To: maceng2 who wrote (1578766)12/21/2025 1:51:34 PM
From: Wharf Rat2 Recommendations

Recommended By
Eric
pocotrader

  Respond to of 1579841
 

<<" 2-metre rise in sea levels">>

"OK I think we have all heard that one before."

I don't know about all, but Rat has heard it.



Hansen: paleoclimate shows 2 degrees climate target ...

Bits of Science

Feb 7, 2011 — Hansen: paleoclimate shows 2 degrees climate target leads to multiple meters of SLR. Posted on February 7, 2011 by Rolf Schuttenhelm. Read more

==

Sea Level Trends - NOAA Tides & Currents

Relative Sea Level Trend9410230 La Jolla, California


The relative sea level trend is 2.02 millimeters/year with a 95% confidence
interval of +/- 0.22 mm/yr based on monthly mean sea level data from
1924 to 2024 which is equivalent to a change of 0.66 feet in 100 years.

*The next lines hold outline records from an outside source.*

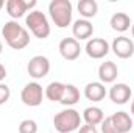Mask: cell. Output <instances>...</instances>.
<instances>
[{"label": "cell", "mask_w": 134, "mask_h": 133, "mask_svg": "<svg viewBox=\"0 0 134 133\" xmlns=\"http://www.w3.org/2000/svg\"><path fill=\"white\" fill-rule=\"evenodd\" d=\"M2 36L5 42L13 50H22L30 44V33L25 27H22L17 21H8L5 22L2 28Z\"/></svg>", "instance_id": "1"}, {"label": "cell", "mask_w": 134, "mask_h": 133, "mask_svg": "<svg viewBox=\"0 0 134 133\" xmlns=\"http://www.w3.org/2000/svg\"><path fill=\"white\" fill-rule=\"evenodd\" d=\"M48 14L58 28H67L72 24L73 8L70 0H52L48 3Z\"/></svg>", "instance_id": "2"}, {"label": "cell", "mask_w": 134, "mask_h": 133, "mask_svg": "<svg viewBox=\"0 0 134 133\" xmlns=\"http://www.w3.org/2000/svg\"><path fill=\"white\" fill-rule=\"evenodd\" d=\"M81 116L76 110L73 108H66L59 113L55 114L53 117V125L58 133H72L75 130H80L81 125Z\"/></svg>", "instance_id": "3"}, {"label": "cell", "mask_w": 134, "mask_h": 133, "mask_svg": "<svg viewBox=\"0 0 134 133\" xmlns=\"http://www.w3.org/2000/svg\"><path fill=\"white\" fill-rule=\"evenodd\" d=\"M25 25L27 28L31 32V33L39 38V39H47L50 36V24H48V19L47 16L42 13V11H30L27 16H25Z\"/></svg>", "instance_id": "4"}, {"label": "cell", "mask_w": 134, "mask_h": 133, "mask_svg": "<svg viewBox=\"0 0 134 133\" xmlns=\"http://www.w3.org/2000/svg\"><path fill=\"white\" fill-rule=\"evenodd\" d=\"M44 89L37 81L27 83L20 91V100L27 106H39L44 100Z\"/></svg>", "instance_id": "5"}, {"label": "cell", "mask_w": 134, "mask_h": 133, "mask_svg": "<svg viewBox=\"0 0 134 133\" xmlns=\"http://www.w3.org/2000/svg\"><path fill=\"white\" fill-rule=\"evenodd\" d=\"M109 50H111V45L103 38H91L86 42V47H84V52L92 60H101V58H104L109 53Z\"/></svg>", "instance_id": "6"}, {"label": "cell", "mask_w": 134, "mask_h": 133, "mask_svg": "<svg viewBox=\"0 0 134 133\" xmlns=\"http://www.w3.org/2000/svg\"><path fill=\"white\" fill-rule=\"evenodd\" d=\"M27 70H28V75L33 77L34 80H41V78L48 75V72H50V61L44 55H36V57H33L28 61Z\"/></svg>", "instance_id": "7"}, {"label": "cell", "mask_w": 134, "mask_h": 133, "mask_svg": "<svg viewBox=\"0 0 134 133\" xmlns=\"http://www.w3.org/2000/svg\"><path fill=\"white\" fill-rule=\"evenodd\" d=\"M36 3H37L36 0H8L5 6H6V13L9 14L11 21H17L24 17L28 9L34 8Z\"/></svg>", "instance_id": "8"}, {"label": "cell", "mask_w": 134, "mask_h": 133, "mask_svg": "<svg viewBox=\"0 0 134 133\" xmlns=\"http://www.w3.org/2000/svg\"><path fill=\"white\" fill-rule=\"evenodd\" d=\"M111 50L114 52V55L117 58L122 60H128L134 55V42L133 39L126 38V36H119L112 41L111 44Z\"/></svg>", "instance_id": "9"}, {"label": "cell", "mask_w": 134, "mask_h": 133, "mask_svg": "<svg viewBox=\"0 0 134 133\" xmlns=\"http://www.w3.org/2000/svg\"><path fill=\"white\" fill-rule=\"evenodd\" d=\"M58 50H59L61 57H63L66 61H75V60L81 55V52H83L80 42H78L75 38H64V39L59 42Z\"/></svg>", "instance_id": "10"}, {"label": "cell", "mask_w": 134, "mask_h": 133, "mask_svg": "<svg viewBox=\"0 0 134 133\" xmlns=\"http://www.w3.org/2000/svg\"><path fill=\"white\" fill-rule=\"evenodd\" d=\"M109 99L112 100V103L115 105H125L131 100L133 91L126 83H115L112 85V88L109 89Z\"/></svg>", "instance_id": "11"}, {"label": "cell", "mask_w": 134, "mask_h": 133, "mask_svg": "<svg viewBox=\"0 0 134 133\" xmlns=\"http://www.w3.org/2000/svg\"><path fill=\"white\" fill-rule=\"evenodd\" d=\"M72 33L78 42L80 41H89L91 36L94 34V25H92V22H89L86 19H78L72 25Z\"/></svg>", "instance_id": "12"}, {"label": "cell", "mask_w": 134, "mask_h": 133, "mask_svg": "<svg viewBox=\"0 0 134 133\" xmlns=\"http://www.w3.org/2000/svg\"><path fill=\"white\" fill-rule=\"evenodd\" d=\"M119 75V67L114 61H104L98 67V78L103 85L106 83H114Z\"/></svg>", "instance_id": "13"}, {"label": "cell", "mask_w": 134, "mask_h": 133, "mask_svg": "<svg viewBox=\"0 0 134 133\" xmlns=\"http://www.w3.org/2000/svg\"><path fill=\"white\" fill-rule=\"evenodd\" d=\"M108 91L101 81H91L84 88V97L91 102H101L106 97Z\"/></svg>", "instance_id": "14"}, {"label": "cell", "mask_w": 134, "mask_h": 133, "mask_svg": "<svg viewBox=\"0 0 134 133\" xmlns=\"http://www.w3.org/2000/svg\"><path fill=\"white\" fill-rule=\"evenodd\" d=\"M109 25L114 32L117 33H125L130 30V27L133 25L131 24V19L126 13H114L111 16V21H109Z\"/></svg>", "instance_id": "15"}, {"label": "cell", "mask_w": 134, "mask_h": 133, "mask_svg": "<svg viewBox=\"0 0 134 133\" xmlns=\"http://www.w3.org/2000/svg\"><path fill=\"white\" fill-rule=\"evenodd\" d=\"M111 119L117 127L119 133H128L133 130V117L126 111H117L111 116Z\"/></svg>", "instance_id": "16"}, {"label": "cell", "mask_w": 134, "mask_h": 133, "mask_svg": "<svg viewBox=\"0 0 134 133\" xmlns=\"http://www.w3.org/2000/svg\"><path fill=\"white\" fill-rule=\"evenodd\" d=\"M78 13L83 19L89 21L97 16L98 13V3L95 0H80L78 2Z\"/></svg>", "instance_id": "17"}, {"label": "cell", "mask_w": 134, "mask_h": 133, "mask_svg": "<svg viewBox=\"0 0 134 133\" xmlns=\"http://www.w3.org/2000/svg\"><path fill=\"white\" fill-rule=\"evenodd\" d=\"M80 102V89L75 86V85H70L66 83V88H64V93H63V97L59 100V103H63L64 106H73Z\"/></svg>", "instance_id": "18"}, {"label": "cell", "mask_w": 134, "mask_h": 133, "mask_svg": "<svg viewBox=\"0 0 134 133\" xmlns=\"http://www.w3.org/2000/svg\"><path fill=\"white\" fill-rule=\"evenodd\" d=\"M83 119L87 125H100L104 119V114H103V110L98 106H87L84 111H83Z\"/></svg>", "instance_id": "19"}, {"label": "cell", "mask_w": 134, "mask_h": 133, "mask_svg": "<svg viewBox=\"0 0 134 133\" xmlns=\"http://www.w3.org/2000/svg\"><path fill=\"white\" fill-rule=\"evenodd\" d=\"M64 88H66V83L52 81V83H48V86L44 89V96L50 100V102H59L61 97H63Z\"/></svg>", "instance_id": "20"}, {"label": "cell", "mask_w": 134, "mask_h": 133, "mask_svg": "<svg viewBox=\"0 0 134 133\" xmlns=\"http://www.w3.org/2000/svg\"><path fill=\"white\" fill-rule=\"evenodd\" d=\"M19 133H37V124L33 119H24L19 124Z\"/></svg>", "instance_id": "21"}, {"label": "cell", "mask_w": 134, "mask_h": 133, "mask_svg": "<svg viewBox=\"0 0 134 133\" xmlns=\"http://www.w3.org/2000/svg\"><path fill=\"white\" fill-rule=\"evenodd\" d=\"M100 129H101V133H119L117 127L114 125V122L111 119V116L103 119V122L100 124Z\"/></svg>", "instance_id": "22"}, {"label": "cell", "mask_w": 134, "mask_h": 133, "mask_svg": "<svg viewBox=\"0 0 134 133\" xmlns=\"http://www.w3.org/2000/svg\"><path fill=\"white\" fill-rule=\"evenodd\" d=\"M11 97V89L8 85L5 83H0V105H5Z\"/></svg>", "instance_id": "23"}, {"label": "cell", "mask_w": 134, "mask_h": 133, "mask_svg": "<svg viewBox=\"0 0 134 133\" xmlns=\"http://www.w3.org/2000/svg\"><path fill=\"white\" fill-rule=\"evenodd\" d=\"M78 133H98V129L95 125H81L80 127V132Z\"/></svg>", "instance_id": "24"}, {"label": "cell", "mask_w": 134, "mask_h": 133, "mask_svg": "<svg viewBox=\"0 0 134 133\" xmlns=\"http://www.w3.org/2000/svg\"><path fill=\"white\" fill-rule=\"evenodd\" d=\"M5 78H6V67L0 63V83H2Z\"/></svg>", "instance_id": "25"}, {"label": "cell", "mask_w": 134, "mask_h": 133, "mask_svg": "<svg viewBox=\"0 0 134 133\" xmlns=\"http://www.w3.org/2000/svg\"><path fill=\"white\" fill-rule=\"evenodd\" d=\"M131 116L134 117V99H133V102H131Z\"/></svg>", "instance_id": "26"}, {"label": "cell", "mask_w": 134, "mask_h": 133, "mask_svg": "<svg viewBox=\"0 0 134 133\" xmlns=\"http://www.w3.org/2000/svg\"><path fill=\"white\" fill-rule=\"evenodd\" d=\"M3 6H5V2H3V0H0V9H2Z\"/></svg>", "instance_id": "27"}, {"label": "cell", "mask_w": 134, "mask_h": 133, "mask_svg": "<svg viewBox=\"0 0 134 133\" xmlns=\"http://www.w3.org/2000/svg\"><path fill=\"white\" fill-rule=\"evenodd\" d=\"M131 34H133V38H134V24L131 25Z\"/></svg>", "instance_id": "28"}, {"label": "cell", "mask_w": 134, "mask_h": 133, "mask_svg": "<svg viewBox=\"0 0 134 133\" xmlns=\"http://www.w3.org/2000/svg\"><path fill=\"white\" fill-rule=\"evenodd\" d=\"M2 50H3V44H2V41H0V55H2Z\"/></svg>", "instance_id": "29"}]
</instances>
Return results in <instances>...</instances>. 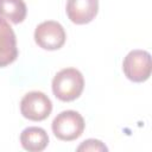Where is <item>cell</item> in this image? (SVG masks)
<instances>
[{
	"instance_id": "6da1fadb",
	"label": "cell",
	"mask_w": 152,
	"mask_h": 152,
	"mask_svg": "<svg viewBox=\"0 0 152 152\" xmlns=\"http://www.w3.org/2000/svg\"><path fill=\"white\" fill-rule=\"evenodd\" d=\"M84 88V78L80 70L65 68L58 71L52 80L53 95L64 102H70L80 97Z\"/></svg>"
},
{
	"instance_id": "7a4b0ae2",
	"label": "cell",
	"mask_w": 152,
	"mask_h": 152,
	"mask_svg": "<svg viewBox=\"0 0 152 152\" xmlns=\"http://www.w3.org/2000/svg\"><path fill=\"white\" fill-rule=\"evenodd\" d=\"M86 124L82 115L76 110L61 112L52 121L51 128L55 137L62 141H72L80 138Z\"/></svg>"
},
{
	"instance_id": "3957f363",
	"label": "cell",
	"mask_w": 152,
	"mask_h": 152,
	"mask_svg": "<svg viewBox=\"0 0 152 152\" xmlns=\"http://www.w3.org/2000/svg\"><path fill=\"white\" fill-rule=\"evenodd\" d=\"M122 70L132 82H145L151 76V55L145 50H132L122 62Z\"/></svg>"
},
{
	"instance_id": "277c9868",
	"label": "cell",
	"mask_w": 152,
	"mask_h": 152,
	"mask_svg": "<svg viewBox=\"0 0 152 152\" xmlns=\"http://www.w3.org/2000/svg\"><path fill=\"white\" fill-rule=\"evenodd\" d=\"M52 110V102L42 91H30L20 101V113L31 121L45 120Z\"/></svg>"
},
{
	"instance_id": "5b68a950",
	"label": "cell",
	"mask_w": 152,
	"mask_h": 152,
	"mask_svg": "<svg viewBox=\"0 0 152 152\" xmlns=\"http://www.w3.org/2000/svg\"><path fill=\"white\" fill-rule=\"evenodd\" d=\"M65 39L66 34L63 26L53 20L43 21L34 30V42L44 50H58L64 45Z\"/></svg>"
},
{
	"instance_id": "8992f818",
	"label": "cell",
	"mask_w": 152,
	"mask_h": 152,
	"mask_svg": "<svg viewBox=\"0 0 152 152\" xmlns=\"http://www.w3.org/2000/svg\"><path fill=\"white\" fill-rule=\"evenodd\" d=\"M99 12V0H68L66 15L71 23L83 25L90 23Z\"/></svg>"
},
{
	"instance_id": "52a82bcc",
	"label": "cell",
	"mask_w": 152,
	"mask_h": 152,
	"mask_svg": "<svg viewBox=\"0 0 152 152\" xmlns=\"http://www.w3.org/2000/svg\"><path fill=\"white\" fill-rule=\"evenodd\" d=\"M17 57L18 48L14 31L6 19L0 18V68L10 65Z\"/></svg>"
},
{
	"instance_id": "ba28073f",
	"label": "cell",
	"mask_w": 152,
	"mask_h": 152,
	"mask_svg": "<svg viewBox=\"0 0 152 152\" xmlns=\"http://www.w3.org/2000/svg\"><path fill=\"white\" fill-rule=\"evenodd\" d=\"M20 142L23 148L28 152H40L46 148L49 144V135L44 128L31 126L21 132Z\"/></svg>"
},
{
	"instance_id": "9c48e42d",
	"label": "cell",
	"mask_w": 152,
	"mask_h": 152,
	"mask_svg": "<svg viewBox=\"0 0 152 152\" xmlns=\"http://www.w3.org/2000/svg\"><path fill=\"white\" fill-rule=\"evenodd\" d=\"M26 13L24 0H0V18L10 20L12 24H19L24 21Z\"/></svg>"
},
{
	"instance_id": "30bf717a",
	"label": "cell",
	"mask_w": 152,
	"mask_h": 152,
	"mask_svg": "<svg viewBox=\"0 0 152 152\" xmlns=\"http://www.w3.org/2000/svg\"><path fill=\"white\" fill-rule=\"evenodd\" d=\"M108 148L106 147L104 144H102V141L97 140V139H88L84 140L78 147L77 151H107Z\"/></svg>"
}]
</instances>
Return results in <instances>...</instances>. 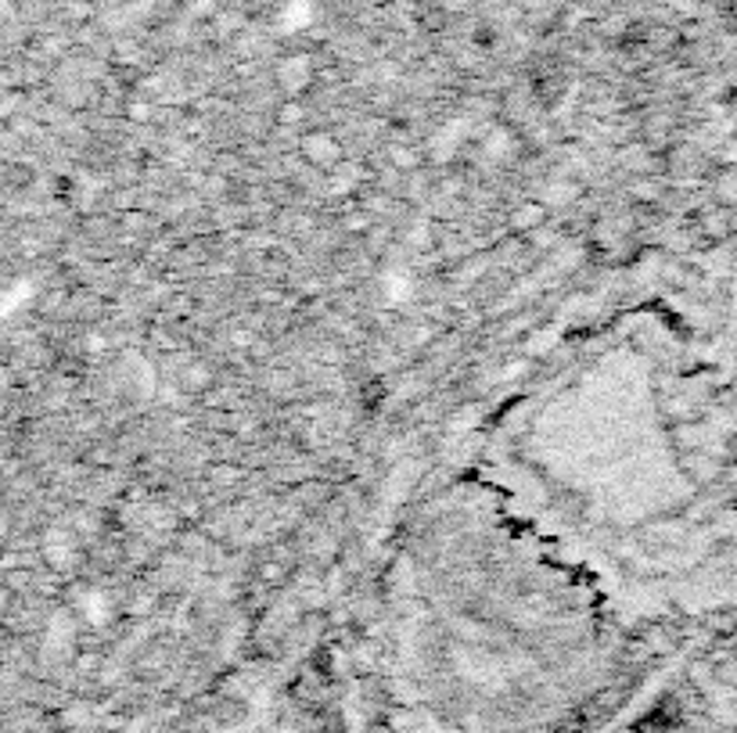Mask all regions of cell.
<instances>
[{
    "instance_id": "cell-1",
    "label": "cell",
    "mask_w": 737,
    "mask_h": 733,
    "mask_svg": "<svg viewBox=\"0 0 737 733\" xmlns=\"http://www.w3.org/2000/svg\"><path fill=\"white\" fill-rule=\"evenodd\" d=\"M734 389L669 306L590 334L489 435L483 479L623 622L713 608L734 583Z\"/></svg>"
},
{
    "instance_id": "cell-2",
    "label": "cell",
    "mask_w": 737,
    "mask_h": 733,
    "mask_svg": "<svg viewBox=\"0 0 737 733\" xmlns=\"http://www.w3.org/2000/svg\"><path fill=\"white\" fill-rule=\"evenodd\" d=\"M615 626L593 579L486 479L418 511L385 583V640L413 684L576 679L604 662Z\"/></svg>"
}]
</instances>
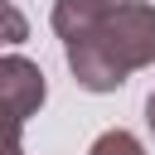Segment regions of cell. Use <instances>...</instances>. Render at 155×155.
Here are the masks:
<instances>
[{"mask_svg":"<svg viewBox=\"0 0 155 155\" xmlns=\"http://www.w3.org/2000/svg\"><path fill=\"white\" fill-rule=\"evenodd\" d=\"M0 155H24V136H19V121H5V116H0Z\"/></svg>","mask_w":155,"mask_h":155,"instance_id":"cell-6","label":"cell"},{"mask_svg":"<svg viewBox=\"0 0 155 155\" xmlns=\"http://www.w3.org/2000/svg\"><path fill=\"white\" fill-rule=\"evenodd\" d=\"M145 126H150V136H155V92L145 97Z\"/></svg>","mask_w":155,"mask_h":155,"instance_id":"cell-7","label":"cell"},{"mask_svg":"<svg viewBox=\"0 0 155 155\" xmlns=\"http://www.w3.org/2000/svg\"><path fill=\"white\" fill-rule=\"evenodd\" d=\"M29 39V19L10 5V0H0V48H15V44H24Z\"/></svg>","mask_w":155,"mask_h":155,"instance_id":"cell-5","label":"cell"},{"mask_svg":"<svg viewBox=\"0 0 155 155\" xmlns=\"http://www.w3.org/2000/svg\"><path fill=\"white\" fill-rule=\"evenodd\" d=\"M44 97H48L44 68L24 53H0V116L24 126L29 116H39Z\"/></svg>","mask_w":155,"mask_h":155,"instance_id":"cell-2","label":"cell"},{"mask_svg":"<svg viewBox=\"0 0 155 155\" xmlns=\"http://www.w3.org/2000/svg\"><path fill=\"white\" fill-rule=\"evenodd\" d=\"M116 5H126V0H53V34L68 39V34L97 24V19H102L107 10H116Z\"/></svg>","mask_w":155,"mask_h":155,"instance_id":"cell-3","label":"cell"},{"mask_svg":"<svg viewBox=\"0 0 155 155\" xmlns=\"http://www.w3.org/2000/svg\"><path fill=\"white\" fill-rule=\"evenodd\" d=\"M63 58L82 92H116L131 73L155 63V5L126 0L97 24L63 39Z\"/></svg>","mask_w":155,"mask_h":155,"instance_id":"cell-1","label":"cell"},{"mask_svg":"<svg viewBox=\"0 0 155 155\" xmlns=\"http://www.w3.org/2000/svg\"><path fill=\"white\" fill-rule=\"evenodd\" d=\"M87 155H145V145L131 136V131H121V126H111V131H102L92 145H87Z\"/></svg>","mask_w":155,"mask_h":155,"instance_id":"cell-4","label":"cell"}]
</instances>
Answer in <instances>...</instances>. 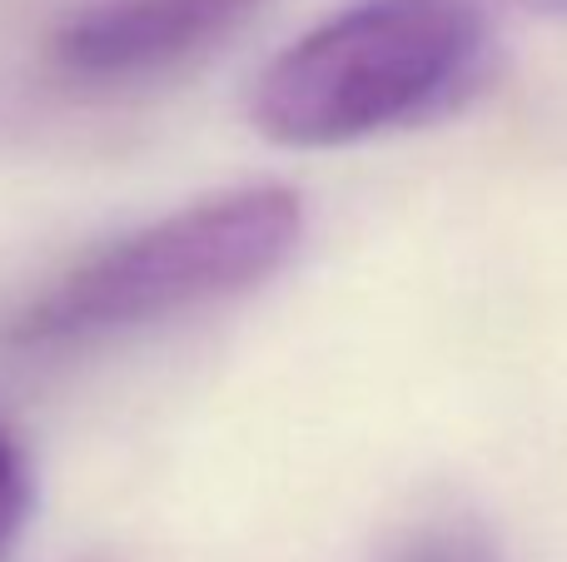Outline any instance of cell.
<instances>
[{"instance_id":"obj_1","label":"cell","mask_w":567,"mask_h":562,"mask_svg":"<svg viewBox=\"0 0 567 562\" xmlns=\"http://www.w3.org/2000/svg\"><path fill=\"white\" fill-rule=\"evenodd\" d=\"M483 45L473 0H359L299 35L255 85V125L293 149H329L419 119Z\"/></svg>"},{"instance_id":"obj_4","label":"cell","mask_w":567,"mask_h":562,"mask_svg":"<svg viewBox=\"0 0 567 562\" xmlns=\"http://www.w3.org/2000/svg\"><path fill=\"white\" fill-rule=\"evenodd\" d=\"M25 518H30V468L20 444L0 428V562L16 548Z\"/></svg>"},{"instance_id":"obj_6","label":"cell","mask_w":567,"mask_h":562,"mask_svg":"<svg viewBox=\"0 0 567 562\" xmlns=\"http://www.w3.org/2000/svg\"><path fill=\"white\" fill-rule=\"evenodd\" d=\"M528 6H538V10H558V15H567V0H528Z\"/></svg>"},{"instance_id":"obj_2","label":"cell","mask_w":567,"mask_h":562,"mask_svg":"<svg viewBox=\"0 0 567 562\" xmlns=\"http://www.w3.org/2000/svg\"><path fill=\"white\" fill-rule=\"evenodd\" d=\"M303 205L284 185H249L165 215L90 254L20 314V344H70L140 329L245 294L299 249Z\"/></svg>"},{"instance_id":"obj_5","label":"cell","mask_w":567,"mask_h":562,"mask_svg":"<svg viewBox=\"0 0 567 562\" xmlns=\"http://www.w3.org/2000/svg\"><path fill=\"white\" fill-rule=\"evenodd\" d=\"M393 562H498V558H493V548L478 533L443 528V533H423L419 543H409Z\"/></svg>"},{"instance_id":"obj_3","label":"cell","mask_w":567,"mask_h":562,"mask_svg":"<svg viewBox=\"0 0 567 562\" xmlns=\"http://www.w3.org/2000/svg\"><path fill=\"white\" fill-rule=\"evenodd\" d=\"M265 0H100L55 30V60L80 80H140L245 30Z\"/></svg>"}]
</instances>
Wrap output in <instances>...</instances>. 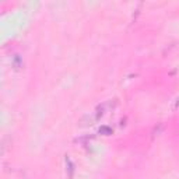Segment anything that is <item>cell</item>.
<instances>
[{"label": "cell", "mask_w": 179, "mask_h": 179, "mask_svg": "<svg viewBox=\"0 0 179 179\" xmlns=\"http://www.w3.org/2000/svg\"><path fill=\"white\" fill-rule=\"evenodd\" d=\"M176 106H179V98H178V101H176V104H175V108H176Z\"/></svg>", "instance_id": "obj_2"}, {"label": "cell", "mask_w": 179, "mask_h": 179, "mask_svg": "<svg viewBox=\"0 0 179 179\" xmlns=\"http://www.w3.org/2000/svg\"><path fill=\"white\" fill-rule=\"evenodd\" d=\"M100 133H105V136H108V134L112 133V130L109 127H102V129H100Z\"/></svg>", "instance_id": "obj_1"}]
</instances>
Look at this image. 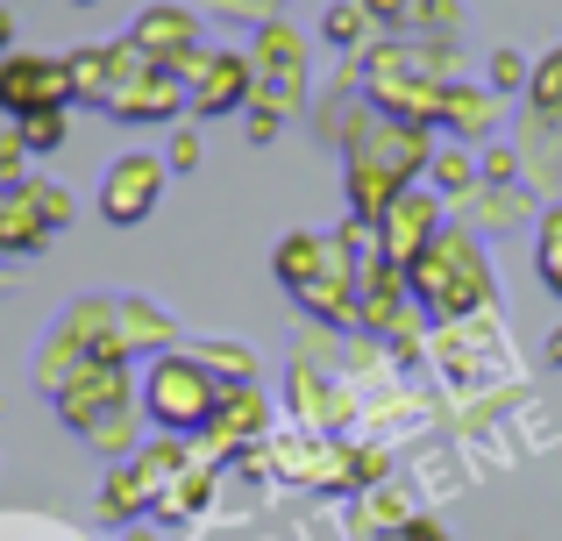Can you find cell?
<instances>
[{"mask_svg":"<svg viewBox=\"0 0 562 541\" xmlns=\"http://www.w3.org/2000/svg\"><path fill=\"white\" fill-rule=\"evenodd\" d=\"M0 43H8V14H0Z\"/></svg>","mask_w":562,"mask_h":541,"instance_id":"obj_7","label":"cell"},{"mask_svg":"<svg viewBox=\"0 0 562 541\" xmlns=\"http://www.w3.org/2000/svg\"><path fill=\"white\" fill-rule=\"evenodd\" d=\"M150 193H157V165H150V157H128L122 185L108 179V200H100V207H108V222H136V214L150 207Z\"/></svg>","mask_w":562,"mask_h":541,"instance_id":"obj_3","label":"cell"},{"mask_svg":"<svg viewBox=\"0 0 562 541\" xmlns=\"http://www.w3.org/2000/svg\"><path fill=\"white\" fill-rule=\"evenodd\" d=\"M371 14H398V0H371Z\"/></svg>","mask_w":562,"mask_h":541,"instance_id":"obj_5","label":"cell"},{"mask_svg":"<svg viewBox=\"0 0 562 541\" xmlns=\"http://www.w3.org/2000/svg\"><path fill=\"white\" fill-rule=\"evenodd\" d=\"M150 392H157V420H179V428H192V420L214 414V392H206L200 371H186V363H165Z\"/></svg>","mask_w":562,"mask_h":541,"instance_id":"obj_1","label":"cell"},{"mask_svg":"<svg viewBox=\"0 0 562 541\" xmlns=\"http://www.w3.org/2000/svg\"><path fill=\"white\" fill-rule=\"evenodd\" d=\"M43 93H65V71H50V65H22V57L0 71V100H8V108H22V114H50V108H36Z\"/></svg>","mask_w":562,"mask_h":541,"instance_id":"obj_2","label":"cell"},{"mask_svg":"<svg viewBox=\"0 0 562 541\" xmlns=\"http://www.w3.org/2000/svg\"><path fill=\"white\" fill-rule=\"evenodd\" d=\"M549 357H555V363H562V328H555V349H549Z\"/></svg>","mask_w":562,"mask_h":541,"instance_id":"obj_6","label":"cell"},{"mask_svg":"<svg viewBox=\"0 0 562 541\" xmlns=\"http://www.w3.org/2000/svg\"><path fill=\"white\" fill-rule=\"evenodd\" d=\"M57 136H65V122H50V114H36V122L22 128V143H36V150H50Z\"/></svg>","mask_w":562,"mask_h":541,"instance_id":"obj_4","label":"cell"}]
</instances>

To: maceng2 who wrote (1578766)12/21/2025 2:33:42 PM
From: combjelly  Read Replies (1) | Respond to of 1579841
 
By the mid-1970s when I got my BS in Marine Science, oceanographers were grappling with what was causing the sea level rise they have been measuring for decades. They had settled on thermal expansion of the oceans. Glacial melting was mooted as a possibility, but there were no good ways to measure that until the ICESATs in the 1980s. From 1900 to the 1970s, they had measured a steady rise of around 15cm or so, globally. Say 6 inches.

If marine scientists and oceanographers were knocking down big bucks to peddle the global warming hoax, I'd have probably stuck with it instead of moving into computers. Just sayin'.

The fact of the matter is that the last time CO2 levels were where they are now, sea level was meters higher than it is now. Admittedly, the CO2 levels had been dropping for millions of years to get to that point and we are experiencing the reverse, but that is cold comfort. Compared to now, that CO2 level was changing very, very slowly. The changes we see in a decade took 10s of thousands of years back then.

Are you familiar with the word "hysteresis"?